Required actions:
• 1. In the piece on Professor Gast's remarks, what does she call one of Imperial's greatest strengths?
• 2. From the piece on Professor Gast's remarks, list everything she says judgement comes from combining.
• 3. Carry the piece on Professor Gast's remarks forward from its final sentence.
#### Text segment ####
The role of educators
Reflecting on the role of educators, she said: “We need to educate our students about AI and machine learning. We need to ensure that they are able to thrive in a world where mastery of data science, and machine learning is an advantage.
“I think that, above all, we teach students to use good judgement.
“Judgement comes from combining knowledge with context and empathy. We strive for these things as humans and as educators. We wish to impart knowledge, we wish to do so in the right context for considered and sensible decision making, and we wish to have empathy for others.”
Human judgment can be flawed, Professor Gast acknowledged, and humans can hold biases, which must be dealt with. She explained: “Awareness of our inherent and unconscious biases is the first step to overcoming them. Perhaps this is the area where human-machine collaboration can help us the most. The highly analytical approach of a machine may be a good complement to our messy emotional ‘gut’ reactions.”
“Maybe we can benefit from combining the best of human judgement and empathy with the best of a computer’s speed and efficiency.”
Listening and understanding
One of Imperial’s greatest strengths is its international diversity, Professor Gast said: “We should do more to purposefully learn about one another and to celebrate our broad range of experiences and heritages. We must defend the privilege of welcoming a diverse community from around the world, and, we must listen to one another.
#### Data below ####
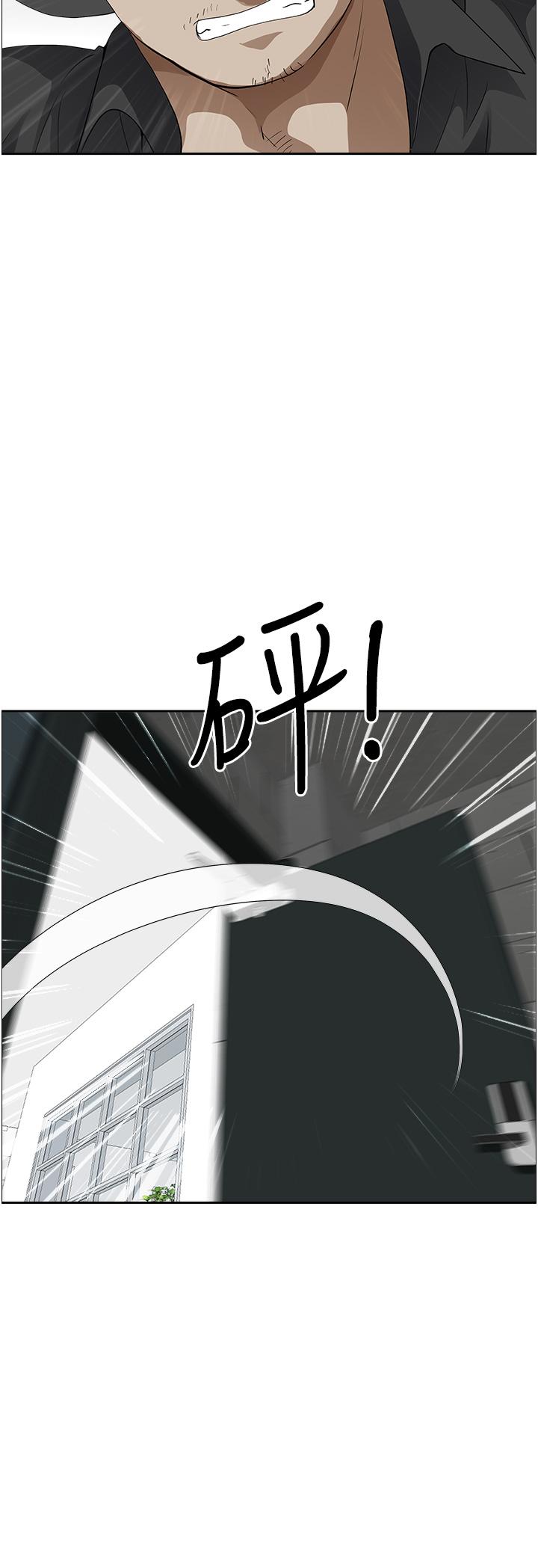 霸占人妻[h漫]韩漫全集-霸占人妻-第55話-俊碩，我好害怕无删减无遮挡章节图片 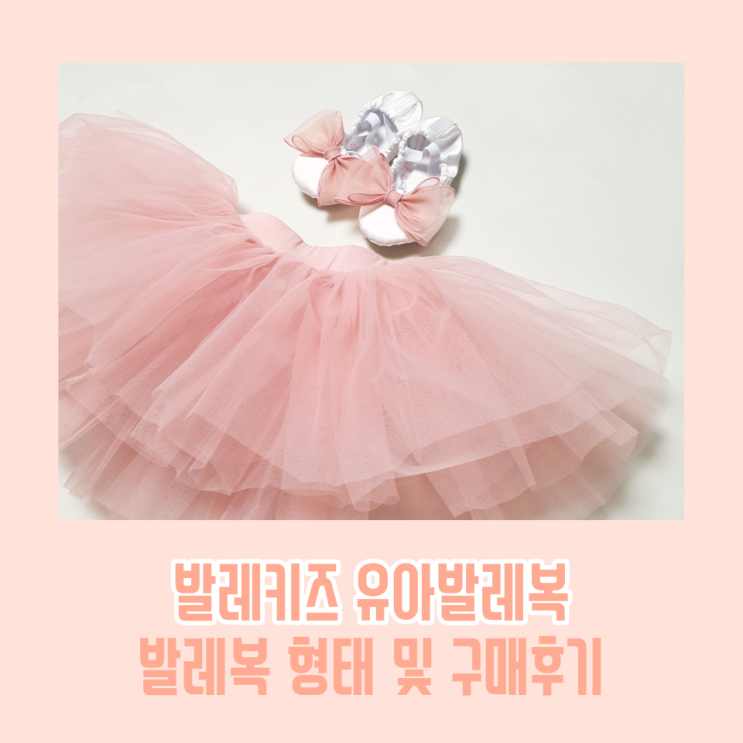  발레키즈 유아 발레복 형태 타입 알고 구매하기 / 발레수업 준비물 구매후기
####
Answers to the exercises:
• 1. Its international diversity.

• 2. Knowledge, context, empathy

• 3.
“The best way to understand and respect people is to listen to them. People everywhere want respect and they want to be understood. Only in discussion will we find out what is helpful to them and what is not.
Professor Gast referred to the College’s work in White City, including the Invention Rooms – a pioneering innovation and community space, which opened in October last year. Programmes such as “What the Tech?”, Maker Challenges, and the W12 Fesival are allowing Imperial to reach local people of all ages and engage them with the College’s work, she said.
Imperial’s School of Public Health will soon be moving to the College’s White City Campus. Professor Gast said: “We have an important opportunity, not only to coalesce our great academic talent in public health, but also to bring research discoveries and educational programmes to address the serious health challenges in this community right on our doorstep. Our focus on prevention, early intervention and mental and physical health should have a noticeable impact on wellbeing.”
She continued: “Empathy is something we can each practice every day. It is important in our busy lives to stay in tune with those around us and to try to put ourselves in their shoes, and to listen.”
Imperial remains a European university, and it will vigorously defend its international values, professor Gast said: “We are working continuously and steadfastly to represent our community’s concerns to the Government, and to propose solutions to protect the status of our valued staff, students and collaborations as Britain exits from the EU.
“We will not stop promoting our values, celebrating our diversity and forging new connections around the world.”
Professor Gast spoke about the ongoing dispute over proposed changes to the USS pension scheme. She said that Imperial is listening to the concerns of its community about the USS pension scheme.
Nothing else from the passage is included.